What is asked » Please copy out, word for word, the records between the line holding "At what distance" and the line holding "the point at 20,175, the", inclusive.

+--

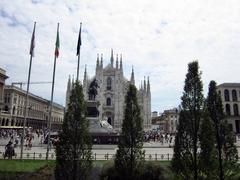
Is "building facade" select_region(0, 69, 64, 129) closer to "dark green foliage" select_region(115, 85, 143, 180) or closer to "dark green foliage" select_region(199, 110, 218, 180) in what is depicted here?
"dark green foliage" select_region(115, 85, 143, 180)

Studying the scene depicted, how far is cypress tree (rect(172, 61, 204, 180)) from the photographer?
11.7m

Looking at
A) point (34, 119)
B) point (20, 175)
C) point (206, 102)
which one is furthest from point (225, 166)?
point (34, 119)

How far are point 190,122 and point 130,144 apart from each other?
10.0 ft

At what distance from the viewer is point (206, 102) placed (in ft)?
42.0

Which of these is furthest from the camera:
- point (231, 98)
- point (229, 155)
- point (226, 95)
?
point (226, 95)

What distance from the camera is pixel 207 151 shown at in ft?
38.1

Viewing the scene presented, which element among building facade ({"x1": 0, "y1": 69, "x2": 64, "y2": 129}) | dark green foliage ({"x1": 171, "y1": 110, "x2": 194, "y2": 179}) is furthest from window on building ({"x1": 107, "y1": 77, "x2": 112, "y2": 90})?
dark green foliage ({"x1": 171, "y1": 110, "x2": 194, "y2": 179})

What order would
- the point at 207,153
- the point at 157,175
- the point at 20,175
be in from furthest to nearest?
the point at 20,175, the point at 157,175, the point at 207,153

+--

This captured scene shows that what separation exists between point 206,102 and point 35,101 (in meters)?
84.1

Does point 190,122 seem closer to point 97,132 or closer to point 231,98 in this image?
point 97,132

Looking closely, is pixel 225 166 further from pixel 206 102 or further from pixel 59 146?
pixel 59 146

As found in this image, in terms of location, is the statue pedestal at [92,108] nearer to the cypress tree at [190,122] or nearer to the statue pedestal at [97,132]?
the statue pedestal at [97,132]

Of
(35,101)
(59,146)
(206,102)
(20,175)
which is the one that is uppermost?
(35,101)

+--

Answer to the task »
At what distance from the viewer is point (206, 102) placed (in ft)?
42.0

Which of these is furthest from the camera:
- point (231, 98)
- point (229, 155)
- point (226, 95)
?
point (226, 95)

What distance from the camera is pixel 207 151 shown at in ft?
38.1

Viewing the scene presented, which element among building facade ({"x1": 0, "y1": 69, "x2": 64, "y2": 129}) | dark green foliage ({"x1": 171, "y1": 110, "x2": 194, "y2": 179}) is furthest from window on building ({"x1": 107, "y1": 77, "x2": 112, "y2": 90})?
dark green foliage ({"x1": 171, "y1": 110, "x2": 194, "y2": 179})

What order would
- the point at 207,153
- the point at 157,175
- the point at 20,175
be in from furthest to nearest?
the point at 20,175, the point at 157,175, the point at 207,153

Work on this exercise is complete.